* **EXERCISE BRIEF**:
Each entry below must be repeated exactly, with pictures left out.

Caption-style text data:

------------------------------------------------------------------------

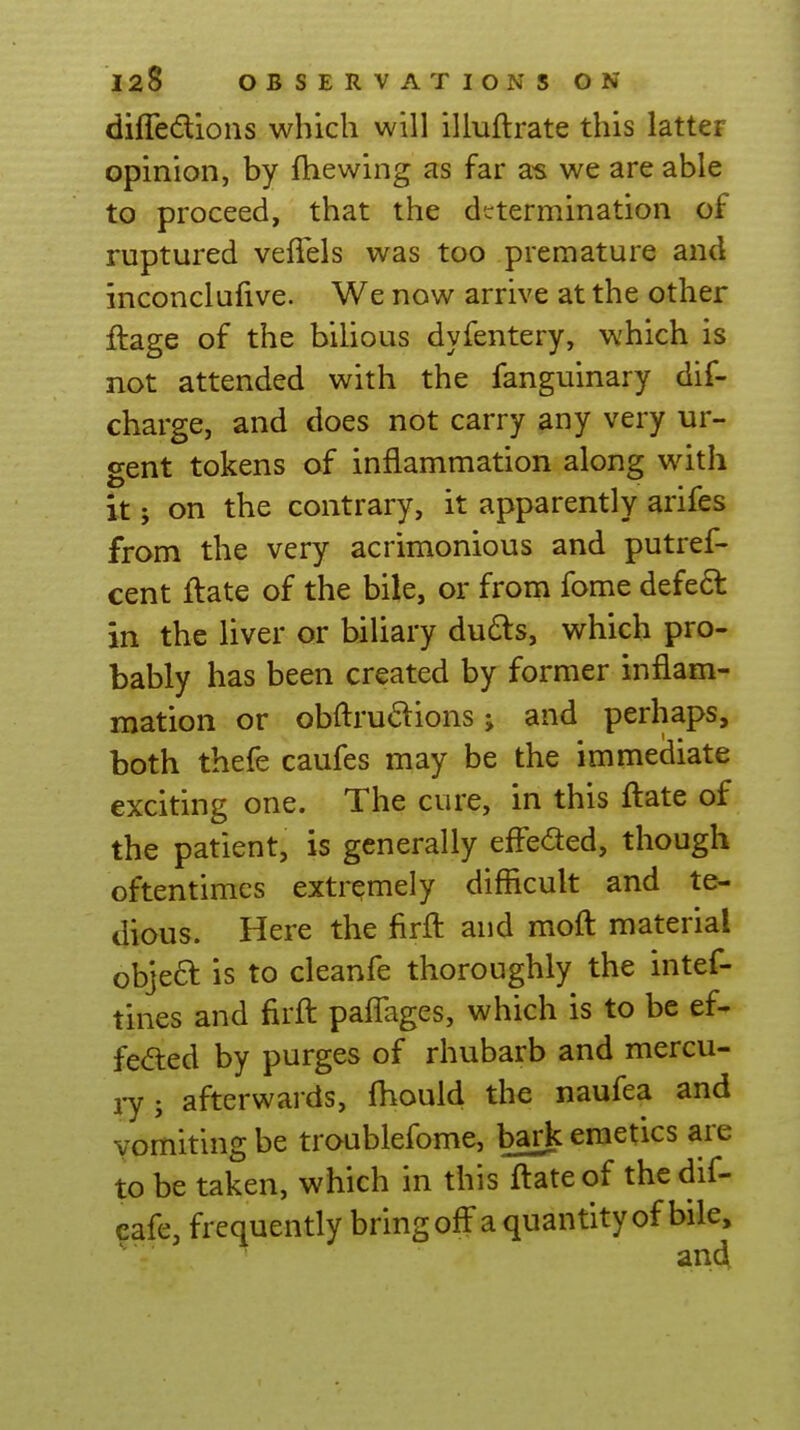 diffedlions which will illuftrate this latter opinion, by fhewing as far as we are able to proceed, that the determination of ruptured vefiels was too premature and inconclufive. We now arrive at the other ftage of the bilious dyfentery, which is not attended with the fanguinary dif- charge, and does not carry any very ur- gent tokens of inflammation along with it; on the contrary, it apparently arifes from the very acrimonious and putref- cent ftate of the bile, or from fome defed in the liver or biliary du6ls, which pro- bably has been created by former inflam- mation or obftrudions; and perhaps, both thefe caufes may be the immediate exciting one. The cure, in this ftate of the patient, is generally effeded, though oftentimes extremely difficult and te- dious. Here the firfl: and moft material objea is to cleanfe thoroughly the intef- tines and firfl: paflages, which is to be ef- fected by purges of rhubarb and mercu- i-y; afterwards, fliould the naufea and vomiting be troublefome, bark emetics are to be taken, which in this ftate of the dif- eafe, frequently bring off a quantity of bile, andi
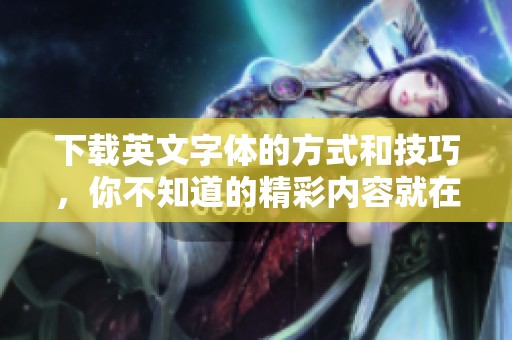 下载英文字体的方式和技巧，你不知道的精彩内容就在这里！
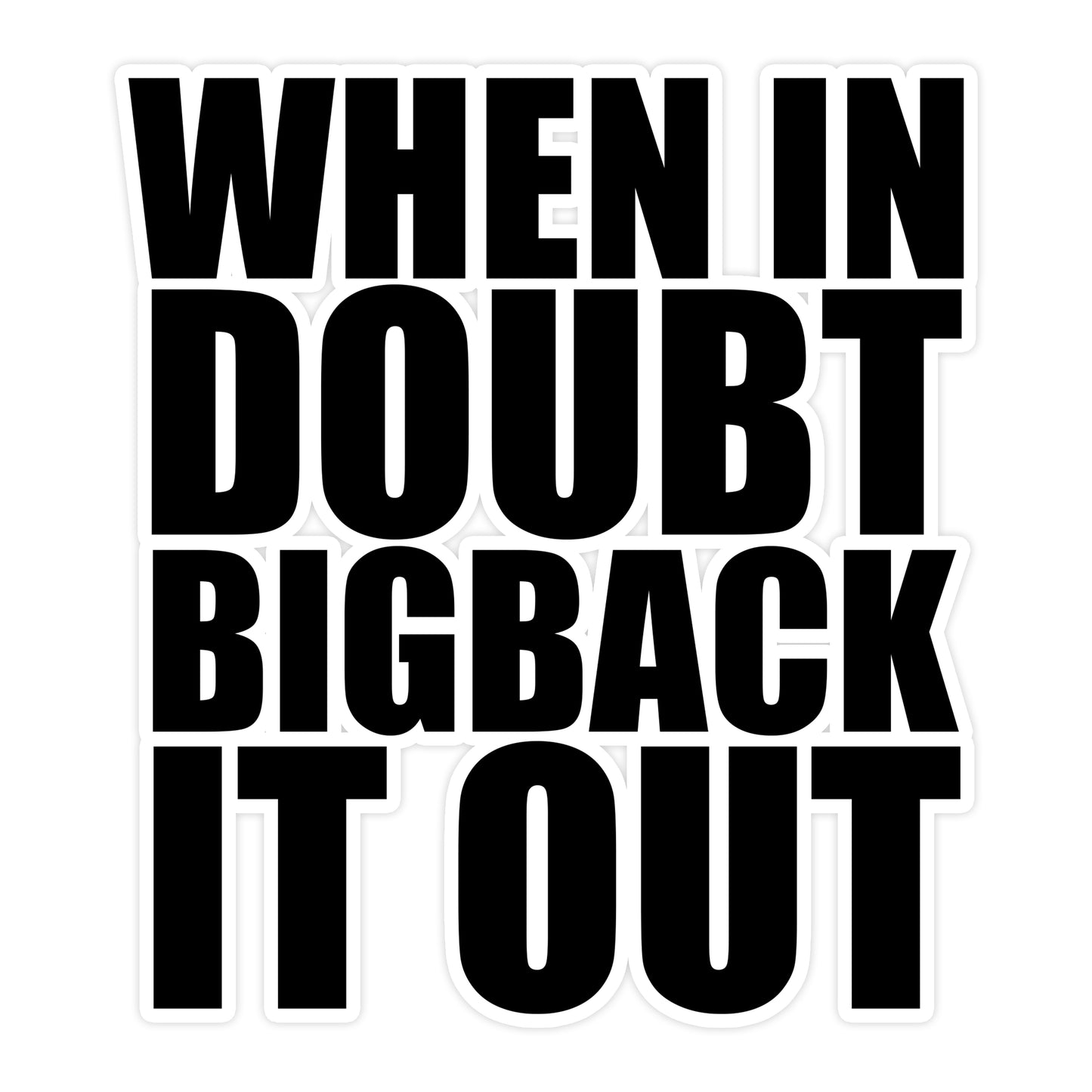 When in Doubt BIGBACK it Out Sticker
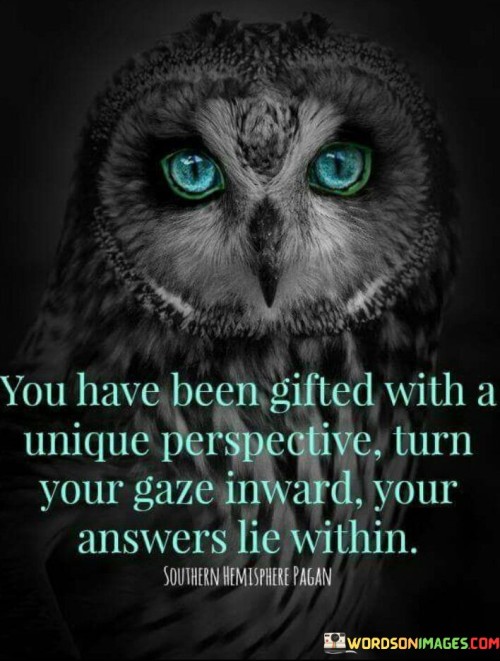 "You Have Been Gifted With A Unique Perspective. Turn Your Gaze Inward, Your Answers Lie Within" encourages self-discovery. In the first paragraph, the quote acknowledges an individual's distinctive outlook. It underscores the potential for personal insights.

The second paragraph reflects on the quote's significance. Advising to look within suggests introspection. It empowers individuals to tap into their inner wisdom, fostering self-awareness and decision-making.

The final paragraph underscores the universal relevance of the quote. It resonates with those seeking clarity. By embracing their unique perspective and turning inward, individuals can uncover answers, develop resilience, and navigate life's complexities with greater confidence.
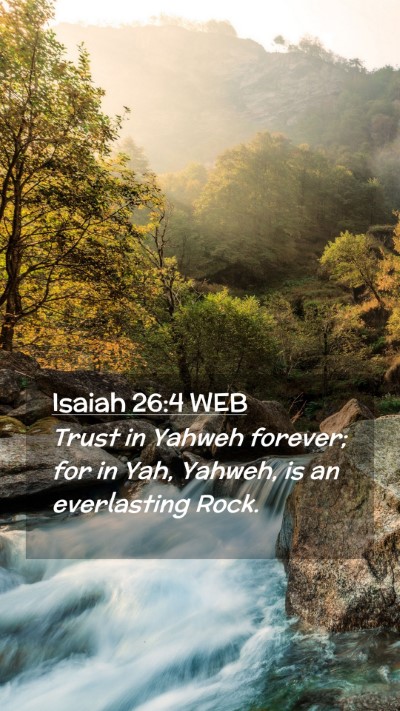 Picture 02 - Isaiah 26:4 WEB Mobile Phone Wallpaper - Trust in Yahweh forever; for in Yah, Yahweh, is - Mobile Bible Verse Wallpaper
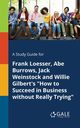 A Study Guide for Frank Loesser, Abe Burrows, Jack Weinstock and Willie Gilbert's 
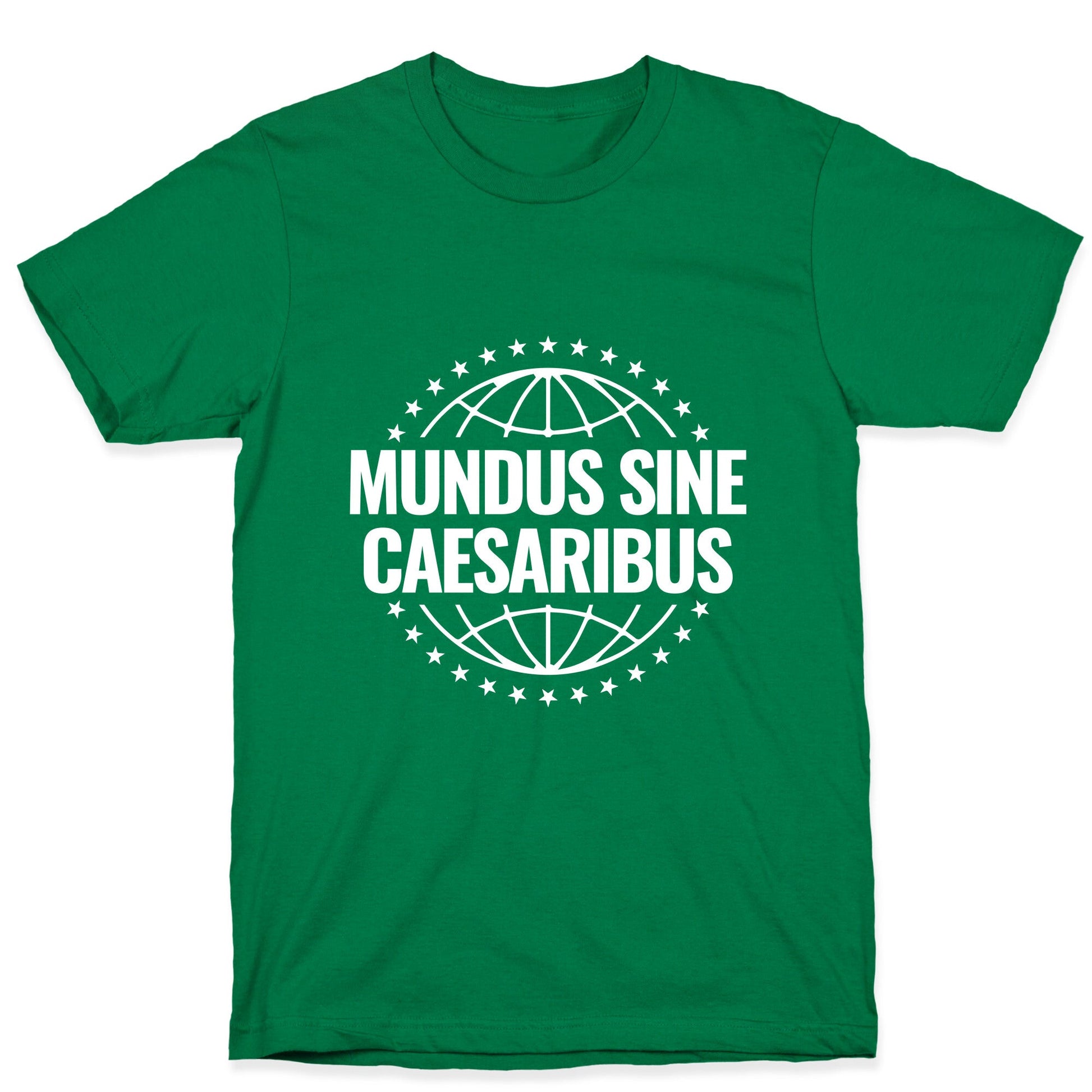 Mundus Sine Caesaribus Quote T-Shirt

------------------------------------------------------------------------

* **COMPLETED TASK**:
 diffedlions which will illuftrate this latter opinion, by fhewing as far as we are able to proceed, that the determination of ruptured vefiels was too premature and inconclufive. We now arrive at the other ftage of the bilious dyfentery, which is not attended with the fanguinary dif- charge, and does not carry any very ur- gent tokens of inflammation along with it; on the contrary, it apparently arifes from the very acrimonious and putref- cent ftate of the bile, or from fome defed in the liver or biliary du6ls, which pro- bably has been created by former inflam- mation or obftrudions; and perhaps, both thefe caufes may be the immediate exciting one. The cure, in this ftate of the patient, is generally effeded, though oftentimes extremely difficult and te- dious. Here the firfl: and moft material objea is to cleanfe thoroughly the intef- tines and firfl: paflages, which is to be ef- fected by purges of rhubarb and mercu- i-y; afterwards, fliould the naufea and vomiting be troublefome, bark emetics are to be taken, which in this ftate of the dif- eafe, frequently bring off a quantity of bile, andi
 下载英文字体的方式和技巧，你不知道的精彩内容就在这里！
 When in Doubt BIGBACK it Out Sticker
 "You Have Been Gifted With A Unique Perspective. Turn Your Gaze Inward, Your Answers Lie Within" encourages self-discovery. In the first paragraph, the quote acknowledges an individual's distinctive outlook. It underscores the potential for personal insights.

The second paragraph reflects on the quote's significance. Advising to look within suggests introspection. It empowers individuals to tap into their inner wisdom, fostering self-awareness and decision-making.

The final paragraph underscores the universal relevance of the quote. It resonates with those seeking clarity. By embracing their unique perspective and turning inward, individuals can uncover answers, develop resilience, and navigate life's complexities with greater confidence.
 Picture 02 - Isaiah 26:4 WEB Mobile Phone Wallpaper - Trust in Yahweh forever; for in Yah, Yahweh, is - Mobile Bible Verse Wallpaper
 A Study Guide for Frank Loesser, Abe Burrows, Jack Weinstock and Willie Gilbert's 
 Mundus Sine Caesaribus Quote T-Shirt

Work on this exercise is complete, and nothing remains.